Babylon Healthcare Services Ltd, said its artificial intelligence software, in tests, can assess common conditions more accurately than human doctors. (Reuters)

Babylon Healthcare Services Ltd., the fast-growing mobile medical consultation service, said its artificial intelligence software, in tests, can assess common conditions more accurately than human doctors. London-based Babylon’s AI correctly answered 81 percent of diagnostic questions designed to mimic those trainee doctors must answer as part of the Royal College of General Practitioner’s exam that must be passed to become a qualified GP doctor in the U.K. The exam is graded on a curve, but over the past five years, the average score trainees needed to pass was 72 percent.

Babylon demonstrated this technology publicly for the first time in a live test at an event at London’s Royal College of Physicians Wednesday. The company said it would publish the results of its tests online. It’s made the AI tool available for free through its app and website in some parts of the U.K., including London, as well as Rwanda. Because the technology has not been approved by regulators, Babylon calls the software’s answers “health information” not “diagnoses.”

Babylon’s announcement shows the rapid progress technology companies are making toward creating AI-enabled software that can assist — or, perhaps in the future, replace — doctors. In addition to Babylon, others racing to create general diagnostic software include Ada, a startup with offices in Berlin and London that has launched a similar symptom-checker app to Babylon, HealthTap, in Palo Alto, California, Your.MD, a health information app created by British medical publisher BMJ, and International Business Machines Corp.

So far, AI companies’ efforts to change healthcare have not always been smooth. IBM’s Watson Health business has been criticized for falling short of promises that its system could help doctors select the best available cancer treatments for a given patient. Meanwhile, British regulators faulted a London hospital for transferring millions of patient records to Alphabet Inc.’s DeepMind.

There are also concerns about exactly how tools like Babylon’s will be used. “There is already pushback from patients that they are not getting enough face time with the doctor,” said Michael Nash, a medical researcher and scientific advisor to Analytics Venture Lab.

Ali Parsa, Babylon’s founder and chief executive officer, took a different view. “There’s no way to make health care accessible and affordable if we have to send people to doctors, and doctors take as long as they currently do with each patient,” he said.

But the CEO agreed that in an ideal situation and in most developed countries, the best results would likely occur when doctors used the Babylon tool and in conjunction with their own skills and intuition. “They can improve each other,” he said.

Parsa, a former physicist and investment banker, had previously founded Circle Holdings, a large partnership of private doctors that also sought to manage British hospitals on behalf of the government. It went public in 2011, but struggled to run hospitals profitably and was taken private by investment firm Toscafund in 2017.

Babylon said its existing service — which lets people consult with a doctor over their mobile phone — has 2 million users in Rwanda, a country where there are 0.064 doctors per 1,000 people, according to World Bank Data, compared to 2.8 in the U.K. and 2.3 in the U.S.

Babylon also pitted its software against a group of seven experienced primary care doctors on a set of 100 hypothetical cases developed by primary care experts at the Royal College of Physicians and the health systems at Stanford University and Yale University. Babylon’s software made the correct diagnosis in 80 per cent of cases, while the human docs’ accuracy ranged from 64 per cent to 94 per cent, it said.

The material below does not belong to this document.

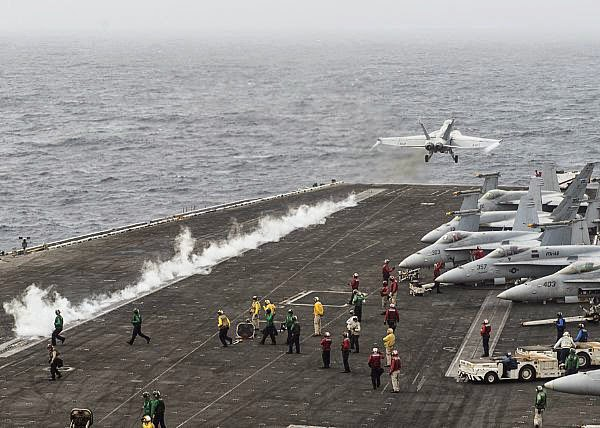 F/A-18 Super Hornet taking off from USS Nimitz 2013. Same side catapult being used as when I was out there in 1983.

When the software was presented with a smaller set of cases that represented the conditions most commonly seen by GPs, its accuracy was 98 per cent, the company said.

Martin Marshall, vice chairman of the Royal College of General Practitioners, which administers the exam Babylon’s AI sought to benchmark itself against, said that software should never be compared to the abilities of human doctors.

“No app or algorithm will ever be able to do what a GP does,” Marshall said in a statement Wednesday. “Much of what a GP does is based on a trusting relationship between a patient and a doctor and research has shown that GPs have a ‘gut feeling’ when they just know something is wrong with a patient.”

He said that Babylon’s “GP at Hand” service, which allows patients in the U.K. to use Babylon as their primary care provider, “risks undermining and damaging traditional general practice services.” He said the Royal College of General Practitioners had criticized Bayblon for “cherry-picking” the healthier patients, leaving those with more complex needs to fall back on traditional doctors. As a result, the group didn’t endorse Babylon’s app is currently being used.

Parsa said Babylon isn’t about replacing doctors, who have a vital role to play in patient care. Still, he was disappointed that the Royal College of General Practitioners commented without reading Babylon’s research. Marshall’s response was “driven by national little politics and not science,” Parsa said.